+++ Excerpted records

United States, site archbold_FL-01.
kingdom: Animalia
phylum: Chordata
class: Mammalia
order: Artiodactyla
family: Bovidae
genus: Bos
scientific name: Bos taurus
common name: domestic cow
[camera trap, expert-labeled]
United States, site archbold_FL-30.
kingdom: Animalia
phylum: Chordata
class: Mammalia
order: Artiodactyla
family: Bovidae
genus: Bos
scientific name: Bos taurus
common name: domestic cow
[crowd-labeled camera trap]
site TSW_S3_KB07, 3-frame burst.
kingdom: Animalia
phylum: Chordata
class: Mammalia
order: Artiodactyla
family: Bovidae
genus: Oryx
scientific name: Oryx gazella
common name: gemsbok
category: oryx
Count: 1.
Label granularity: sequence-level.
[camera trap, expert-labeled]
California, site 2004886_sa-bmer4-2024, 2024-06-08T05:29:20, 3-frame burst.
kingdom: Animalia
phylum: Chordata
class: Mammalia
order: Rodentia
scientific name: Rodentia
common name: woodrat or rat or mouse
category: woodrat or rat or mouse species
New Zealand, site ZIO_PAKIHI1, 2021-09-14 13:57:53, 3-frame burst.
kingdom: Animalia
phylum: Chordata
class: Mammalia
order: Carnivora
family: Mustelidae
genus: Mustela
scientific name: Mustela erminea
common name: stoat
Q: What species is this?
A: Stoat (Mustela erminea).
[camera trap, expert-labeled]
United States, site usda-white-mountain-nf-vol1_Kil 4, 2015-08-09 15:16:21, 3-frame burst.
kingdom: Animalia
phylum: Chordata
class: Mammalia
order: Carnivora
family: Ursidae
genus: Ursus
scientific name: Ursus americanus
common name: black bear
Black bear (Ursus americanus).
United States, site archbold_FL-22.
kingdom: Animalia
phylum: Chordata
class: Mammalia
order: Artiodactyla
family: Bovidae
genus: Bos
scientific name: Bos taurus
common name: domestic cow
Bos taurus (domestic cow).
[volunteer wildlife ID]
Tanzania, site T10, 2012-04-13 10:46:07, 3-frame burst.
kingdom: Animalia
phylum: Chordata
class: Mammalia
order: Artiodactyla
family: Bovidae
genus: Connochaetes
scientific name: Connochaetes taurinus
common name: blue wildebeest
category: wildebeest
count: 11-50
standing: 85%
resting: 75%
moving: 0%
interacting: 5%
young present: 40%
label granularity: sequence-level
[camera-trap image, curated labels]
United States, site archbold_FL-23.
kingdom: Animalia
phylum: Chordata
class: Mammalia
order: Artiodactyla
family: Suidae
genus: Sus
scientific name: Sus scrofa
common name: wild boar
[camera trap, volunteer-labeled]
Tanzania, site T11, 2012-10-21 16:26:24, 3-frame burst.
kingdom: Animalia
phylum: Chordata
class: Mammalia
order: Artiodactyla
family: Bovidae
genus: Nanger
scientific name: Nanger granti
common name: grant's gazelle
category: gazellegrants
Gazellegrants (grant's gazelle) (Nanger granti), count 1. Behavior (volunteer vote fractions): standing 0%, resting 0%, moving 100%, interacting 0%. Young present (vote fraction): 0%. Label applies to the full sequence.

++++++

For every record above, print an exact copy.

• **Solution to the exercise**:
United States, site archbold_FL-01.
kingdom: Animalia
phylum: Chordata
class: Mammalia
order: Artiodactyla
family: Bovidae
genus: Bos
scientific name: Bos taurus
common name: domestic cow
[camera trap, expert-labeled]
United States, site archbold_FL-30.
kingdom: Animalia
phylum: Chordata
class: Mammalia
order: Artiodactyla
family: Bovidae
genus: Bos
scientific name: Bos taurus
common name: domestic cow
[crowd-labeled camera trap]
site TSW_S3_KB07, 3-frame burst.
kingdom: Animalia
phylum: Chordata
class: Mammalia
order: Artiodactyla
family: Bovidae
genus: Oryx
scientific name: Oryx gazella
common name: gemsbok
category: oryx
Count: 1.
Label granularity: sequence-level.
[camera trap, expert-labeled]
California, site 2004886_sa-bmer4-2024, 2024-06-08T05:29:20, 3-frame burst.
kingdom: Animalia
phylum: Chordata
class: Mammalia
order: Rodentia
scientific name: Rodentia
common name: woodrat or rat or mouse
category: woodrat or rat or mouse species
New Zealand, site ZIO_PAKIHI1, 2021-09-14 13:57:53, 3-frame burst.
kingdom: Animalia
phylum: Chordata
class: Mammalia
order: Carnivora
family: Mustelidae
genus: Mustela
scientific name: Mustela erminea
common name: stoat
Q: What species is this?
A: Stoat (Mustela erminea).
[camera trap, expert-labeled]
United States, site usda-white-mountain-nf-vol1_Kil 4, 2015-08-09 15:16:21, 3-frame burst.
kingdom: Animalia
phylum: Chordata
class: Mammalia
order: Carnivora
family: Ursidae
genus: Ursus
scientific name: Ursus americanus
common name: black bear
Black bear (Ursus americanus).
United States, site archbold_FL-22.
kingdom: Animalia
phylum: Chordata
class: Mammalia
order: Artiodactyla
family: Bovidae
genus: Bos
scientific name: Bos taurus
common name: domestic cow
Bos taurus (domestic cow).
[volunteer wildlife ID]
Tanzania, site T10, 2012-04-13 10:46:07, 3-frame burst.
kingdom: Animalia
phylum: Chordata
class: Mammalia
order: Artiodactyla
family: Bovidae
genus: Connochaetes
scientific name: Connochaetes taurinus
common name: blue wildebeest
category: wildebeest
count: 11-50
standing: 85%
resting: 75%
moving: 0%
interacting: 5%
young present: 40%
label granularity: sequence-level
[camera-trap image, curated labels]
United States, site archbold_FL-23.
kingdom: Animalia
phylum: Chordata
class: Mammalia
order: Artiodactyla
family: Suidae
genus: Sus
scientific name: Sus scrofa
common name: wild boar
[camera trap, volunteer-labeled]
Tanzania, site T11, 2012-10-21 16:26:24, 3-frame burst.
kingdom: Animalia
phylum: Chordata
class: Mammalia
order: Artiodactyla
family: Bovidae
genus: Nanger
scientific name: Nanger granti
common name: grant's gazelle
category: gazellegrants
Gazellegrants (grant's gazelle) (Nanger granti), count 1. Behavior (volunteer vote fractions): standing 0%, resting 0%, moving 100%, interacting 0%. Young present (vote fraction): 0%. Label applies to the full sequence.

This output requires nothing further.